▶ **EXERCISE BRIEF**
Can you retype, without a single change, the lines of the records starting at the one containing "From the presented list" and ending at the one containing "(x=471, y=162), (x=65, y=216), (x=17, y=96), (x=325, y=102)"?

-- begin --

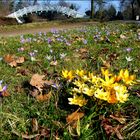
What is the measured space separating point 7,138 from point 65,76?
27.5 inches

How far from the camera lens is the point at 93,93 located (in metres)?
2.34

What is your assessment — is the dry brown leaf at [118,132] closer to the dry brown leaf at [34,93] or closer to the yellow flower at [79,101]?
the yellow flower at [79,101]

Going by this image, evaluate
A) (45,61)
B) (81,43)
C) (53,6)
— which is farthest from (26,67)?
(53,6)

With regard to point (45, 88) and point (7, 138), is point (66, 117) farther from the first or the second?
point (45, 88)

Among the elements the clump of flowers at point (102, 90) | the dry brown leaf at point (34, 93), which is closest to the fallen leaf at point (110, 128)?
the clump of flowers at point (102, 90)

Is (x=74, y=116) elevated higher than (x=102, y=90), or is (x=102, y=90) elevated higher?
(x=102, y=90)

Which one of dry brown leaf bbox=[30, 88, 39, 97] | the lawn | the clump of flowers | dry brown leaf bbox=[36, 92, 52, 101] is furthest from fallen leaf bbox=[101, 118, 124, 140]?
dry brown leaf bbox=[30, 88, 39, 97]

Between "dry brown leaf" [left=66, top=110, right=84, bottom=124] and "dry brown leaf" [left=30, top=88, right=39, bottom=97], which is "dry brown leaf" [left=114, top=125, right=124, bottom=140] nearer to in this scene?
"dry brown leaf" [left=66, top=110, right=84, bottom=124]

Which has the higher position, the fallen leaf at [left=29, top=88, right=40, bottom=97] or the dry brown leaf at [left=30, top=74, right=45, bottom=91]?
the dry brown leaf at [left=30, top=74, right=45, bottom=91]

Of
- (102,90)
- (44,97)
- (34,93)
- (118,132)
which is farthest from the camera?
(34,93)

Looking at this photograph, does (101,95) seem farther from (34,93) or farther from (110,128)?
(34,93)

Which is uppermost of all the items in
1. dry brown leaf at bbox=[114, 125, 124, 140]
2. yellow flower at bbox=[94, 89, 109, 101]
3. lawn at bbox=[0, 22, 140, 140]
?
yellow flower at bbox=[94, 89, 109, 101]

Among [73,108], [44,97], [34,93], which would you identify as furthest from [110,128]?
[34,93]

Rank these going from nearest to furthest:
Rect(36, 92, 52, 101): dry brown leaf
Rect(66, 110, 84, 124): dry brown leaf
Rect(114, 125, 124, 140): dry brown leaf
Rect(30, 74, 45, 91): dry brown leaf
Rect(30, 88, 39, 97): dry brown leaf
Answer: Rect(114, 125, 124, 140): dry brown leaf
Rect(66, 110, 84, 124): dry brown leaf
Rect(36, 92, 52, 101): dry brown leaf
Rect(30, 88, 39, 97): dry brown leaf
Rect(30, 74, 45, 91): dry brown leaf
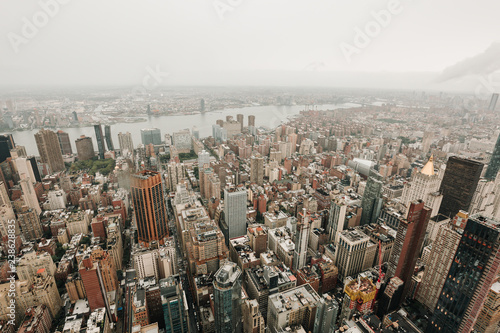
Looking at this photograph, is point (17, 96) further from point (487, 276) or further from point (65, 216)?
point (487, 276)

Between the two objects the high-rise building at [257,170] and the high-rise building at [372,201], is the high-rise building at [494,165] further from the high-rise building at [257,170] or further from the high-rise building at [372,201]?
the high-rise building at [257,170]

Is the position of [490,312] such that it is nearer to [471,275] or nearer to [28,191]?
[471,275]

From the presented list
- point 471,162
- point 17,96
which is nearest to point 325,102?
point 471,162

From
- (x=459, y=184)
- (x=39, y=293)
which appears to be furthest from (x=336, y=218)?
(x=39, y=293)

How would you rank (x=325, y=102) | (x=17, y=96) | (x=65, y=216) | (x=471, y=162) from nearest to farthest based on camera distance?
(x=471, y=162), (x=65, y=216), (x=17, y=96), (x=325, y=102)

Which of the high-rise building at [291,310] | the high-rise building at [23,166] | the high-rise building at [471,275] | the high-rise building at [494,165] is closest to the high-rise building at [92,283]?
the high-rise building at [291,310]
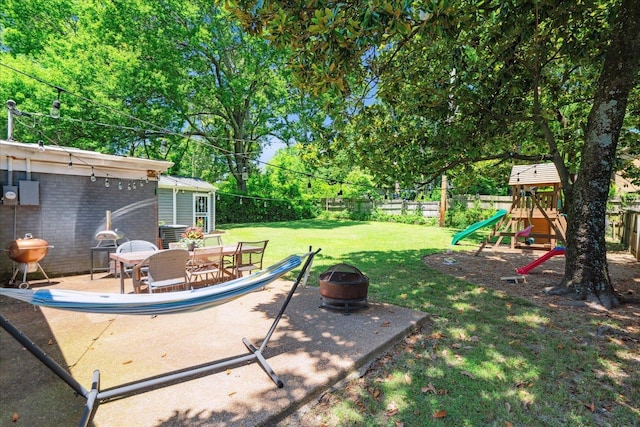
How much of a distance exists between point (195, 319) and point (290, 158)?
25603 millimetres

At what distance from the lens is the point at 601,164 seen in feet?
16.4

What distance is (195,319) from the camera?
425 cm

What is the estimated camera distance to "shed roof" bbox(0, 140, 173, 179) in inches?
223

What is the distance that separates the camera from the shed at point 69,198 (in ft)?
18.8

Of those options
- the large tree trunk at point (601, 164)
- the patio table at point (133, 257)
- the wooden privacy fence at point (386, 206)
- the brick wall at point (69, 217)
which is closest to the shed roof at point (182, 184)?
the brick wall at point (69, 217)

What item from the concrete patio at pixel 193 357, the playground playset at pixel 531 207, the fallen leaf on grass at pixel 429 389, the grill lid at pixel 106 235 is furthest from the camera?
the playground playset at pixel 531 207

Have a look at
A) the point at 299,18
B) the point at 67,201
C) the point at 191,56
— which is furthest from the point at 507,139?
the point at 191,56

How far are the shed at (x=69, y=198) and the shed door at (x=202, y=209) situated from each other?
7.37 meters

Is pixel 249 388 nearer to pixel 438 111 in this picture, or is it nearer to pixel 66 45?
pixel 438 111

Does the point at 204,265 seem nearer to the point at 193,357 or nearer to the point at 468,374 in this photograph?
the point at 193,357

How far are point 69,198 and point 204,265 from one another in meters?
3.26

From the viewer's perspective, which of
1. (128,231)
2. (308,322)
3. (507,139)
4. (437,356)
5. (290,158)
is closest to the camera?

-- end --

▶ **FINISHED ANSWER**
From the presented list
- point 471,162
- point 17,96
which is nearest to point 325,102?
point 471,162

From
- (x=459, y=184)
- (x=39, y=293)
which appears to be furthest from (x=336, y=218)?
(x=39, y=293)

How would you rank (x=325, y=102) | (x=17, y=96) | (x=65, y=216) | (x=471, y=162) from nearest to farthest based on camera distance?
(x=471, y=162), (x=65, y=216), (x=17, y=96), (x=325, y=102)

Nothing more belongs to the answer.